(Your goal) Number of lines with "viewBox" in the data: give that figure by itself.

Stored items

• • •

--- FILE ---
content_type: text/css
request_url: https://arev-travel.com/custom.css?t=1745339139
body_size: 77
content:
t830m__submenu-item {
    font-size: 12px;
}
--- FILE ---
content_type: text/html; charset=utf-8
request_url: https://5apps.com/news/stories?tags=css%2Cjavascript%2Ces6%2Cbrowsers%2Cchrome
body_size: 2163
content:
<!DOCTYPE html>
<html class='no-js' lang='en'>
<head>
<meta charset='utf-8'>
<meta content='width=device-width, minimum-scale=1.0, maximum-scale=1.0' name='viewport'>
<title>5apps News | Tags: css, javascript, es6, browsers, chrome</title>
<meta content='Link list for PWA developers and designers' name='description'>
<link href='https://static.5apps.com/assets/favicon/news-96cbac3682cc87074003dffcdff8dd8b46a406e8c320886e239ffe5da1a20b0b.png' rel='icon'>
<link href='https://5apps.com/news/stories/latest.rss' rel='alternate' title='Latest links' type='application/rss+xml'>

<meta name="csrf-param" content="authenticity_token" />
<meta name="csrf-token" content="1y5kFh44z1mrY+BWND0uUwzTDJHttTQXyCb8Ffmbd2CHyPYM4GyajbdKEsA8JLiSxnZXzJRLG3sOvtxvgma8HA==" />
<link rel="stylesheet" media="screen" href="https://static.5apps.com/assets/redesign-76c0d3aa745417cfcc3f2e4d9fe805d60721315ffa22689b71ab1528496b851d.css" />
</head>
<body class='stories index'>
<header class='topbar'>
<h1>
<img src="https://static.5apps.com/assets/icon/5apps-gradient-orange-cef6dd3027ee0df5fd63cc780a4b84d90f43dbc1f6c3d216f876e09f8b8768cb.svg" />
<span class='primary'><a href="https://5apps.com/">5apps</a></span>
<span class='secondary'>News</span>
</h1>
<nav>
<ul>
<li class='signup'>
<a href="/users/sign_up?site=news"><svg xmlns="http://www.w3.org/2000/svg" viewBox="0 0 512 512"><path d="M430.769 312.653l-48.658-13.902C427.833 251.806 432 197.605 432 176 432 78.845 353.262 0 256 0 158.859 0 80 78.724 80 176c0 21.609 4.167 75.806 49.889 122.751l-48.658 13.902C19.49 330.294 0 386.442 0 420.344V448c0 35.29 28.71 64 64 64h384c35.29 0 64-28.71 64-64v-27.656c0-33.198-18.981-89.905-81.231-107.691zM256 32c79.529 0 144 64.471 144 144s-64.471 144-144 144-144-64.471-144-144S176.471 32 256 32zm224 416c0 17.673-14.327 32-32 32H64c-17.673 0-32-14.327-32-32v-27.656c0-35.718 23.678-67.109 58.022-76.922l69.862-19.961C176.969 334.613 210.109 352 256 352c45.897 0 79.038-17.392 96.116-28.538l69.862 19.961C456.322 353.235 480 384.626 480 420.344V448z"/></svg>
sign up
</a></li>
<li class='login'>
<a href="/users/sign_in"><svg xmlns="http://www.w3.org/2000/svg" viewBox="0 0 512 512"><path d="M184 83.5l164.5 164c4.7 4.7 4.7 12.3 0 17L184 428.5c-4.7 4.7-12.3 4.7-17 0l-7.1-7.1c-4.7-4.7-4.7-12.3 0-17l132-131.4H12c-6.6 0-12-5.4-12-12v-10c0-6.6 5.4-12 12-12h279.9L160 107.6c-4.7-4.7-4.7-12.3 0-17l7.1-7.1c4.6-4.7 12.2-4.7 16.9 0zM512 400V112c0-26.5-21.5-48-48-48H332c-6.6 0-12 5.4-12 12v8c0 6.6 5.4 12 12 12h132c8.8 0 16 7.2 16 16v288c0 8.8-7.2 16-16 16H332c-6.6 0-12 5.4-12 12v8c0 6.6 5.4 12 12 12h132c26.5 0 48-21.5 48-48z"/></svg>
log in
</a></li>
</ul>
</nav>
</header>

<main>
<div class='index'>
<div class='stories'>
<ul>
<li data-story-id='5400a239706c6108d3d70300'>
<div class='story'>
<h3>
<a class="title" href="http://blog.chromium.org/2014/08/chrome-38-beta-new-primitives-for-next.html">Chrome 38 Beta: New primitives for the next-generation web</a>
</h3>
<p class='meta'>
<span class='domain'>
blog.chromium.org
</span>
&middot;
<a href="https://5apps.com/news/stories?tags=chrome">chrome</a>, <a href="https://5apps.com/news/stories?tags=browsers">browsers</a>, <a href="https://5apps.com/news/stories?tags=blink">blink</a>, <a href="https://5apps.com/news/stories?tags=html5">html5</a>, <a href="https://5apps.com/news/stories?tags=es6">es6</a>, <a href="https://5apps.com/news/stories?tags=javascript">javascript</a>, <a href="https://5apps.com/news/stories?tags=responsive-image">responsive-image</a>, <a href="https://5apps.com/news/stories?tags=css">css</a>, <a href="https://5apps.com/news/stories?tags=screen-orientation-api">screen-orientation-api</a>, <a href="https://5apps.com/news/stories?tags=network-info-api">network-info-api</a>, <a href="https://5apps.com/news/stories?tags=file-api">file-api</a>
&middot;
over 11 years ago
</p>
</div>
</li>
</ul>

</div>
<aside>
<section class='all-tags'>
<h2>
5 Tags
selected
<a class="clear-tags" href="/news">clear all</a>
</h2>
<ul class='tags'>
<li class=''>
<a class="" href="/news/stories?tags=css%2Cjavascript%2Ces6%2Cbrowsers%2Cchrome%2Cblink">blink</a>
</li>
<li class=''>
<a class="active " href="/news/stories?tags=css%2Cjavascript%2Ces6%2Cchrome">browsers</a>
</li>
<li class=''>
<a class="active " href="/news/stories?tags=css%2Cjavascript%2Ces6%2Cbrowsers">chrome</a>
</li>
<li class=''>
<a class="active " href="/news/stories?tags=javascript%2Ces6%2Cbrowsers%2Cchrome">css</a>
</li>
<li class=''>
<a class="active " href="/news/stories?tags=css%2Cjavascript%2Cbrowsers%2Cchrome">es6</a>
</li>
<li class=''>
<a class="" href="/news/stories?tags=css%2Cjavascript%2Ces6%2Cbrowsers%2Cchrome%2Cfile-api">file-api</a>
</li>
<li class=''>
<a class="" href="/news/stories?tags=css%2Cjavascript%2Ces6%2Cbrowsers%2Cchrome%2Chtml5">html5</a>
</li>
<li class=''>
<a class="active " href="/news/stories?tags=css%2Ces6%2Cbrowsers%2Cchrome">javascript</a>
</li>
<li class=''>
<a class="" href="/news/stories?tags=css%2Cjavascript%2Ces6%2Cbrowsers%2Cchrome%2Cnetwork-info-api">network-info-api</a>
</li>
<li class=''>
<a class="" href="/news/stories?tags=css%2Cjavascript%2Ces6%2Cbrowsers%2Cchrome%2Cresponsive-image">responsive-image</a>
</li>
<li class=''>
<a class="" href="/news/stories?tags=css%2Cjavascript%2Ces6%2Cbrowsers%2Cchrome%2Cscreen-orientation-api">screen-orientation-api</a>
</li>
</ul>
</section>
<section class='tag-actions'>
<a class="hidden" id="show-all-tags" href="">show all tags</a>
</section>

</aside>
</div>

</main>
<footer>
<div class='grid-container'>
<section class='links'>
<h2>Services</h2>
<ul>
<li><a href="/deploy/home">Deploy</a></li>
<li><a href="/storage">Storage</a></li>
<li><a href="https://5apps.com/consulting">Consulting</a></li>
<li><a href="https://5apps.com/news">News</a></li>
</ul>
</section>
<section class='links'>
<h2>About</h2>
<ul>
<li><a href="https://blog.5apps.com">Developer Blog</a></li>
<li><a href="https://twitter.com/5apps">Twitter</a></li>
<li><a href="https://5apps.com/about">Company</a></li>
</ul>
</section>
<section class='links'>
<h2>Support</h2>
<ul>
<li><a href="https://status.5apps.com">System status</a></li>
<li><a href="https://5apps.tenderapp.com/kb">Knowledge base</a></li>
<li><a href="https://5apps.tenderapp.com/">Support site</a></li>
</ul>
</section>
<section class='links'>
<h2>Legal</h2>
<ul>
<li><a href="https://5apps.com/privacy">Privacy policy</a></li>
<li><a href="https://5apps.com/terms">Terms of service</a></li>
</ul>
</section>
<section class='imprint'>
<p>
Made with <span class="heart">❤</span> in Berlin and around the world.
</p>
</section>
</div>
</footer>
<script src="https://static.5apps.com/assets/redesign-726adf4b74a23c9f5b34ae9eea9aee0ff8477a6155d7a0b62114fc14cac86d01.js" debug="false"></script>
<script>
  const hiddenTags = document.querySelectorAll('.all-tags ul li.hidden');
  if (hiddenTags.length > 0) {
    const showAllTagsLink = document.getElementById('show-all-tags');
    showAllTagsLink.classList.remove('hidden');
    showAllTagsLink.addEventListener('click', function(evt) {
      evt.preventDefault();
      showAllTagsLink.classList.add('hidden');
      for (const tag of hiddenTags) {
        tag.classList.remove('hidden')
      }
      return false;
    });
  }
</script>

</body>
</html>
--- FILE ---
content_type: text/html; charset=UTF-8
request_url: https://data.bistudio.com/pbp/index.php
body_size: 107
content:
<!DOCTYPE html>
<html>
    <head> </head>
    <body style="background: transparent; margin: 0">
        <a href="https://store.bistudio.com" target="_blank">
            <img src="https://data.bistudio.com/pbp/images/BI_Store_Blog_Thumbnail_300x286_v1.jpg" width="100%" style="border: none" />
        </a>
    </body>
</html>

• • •

(Task result) 2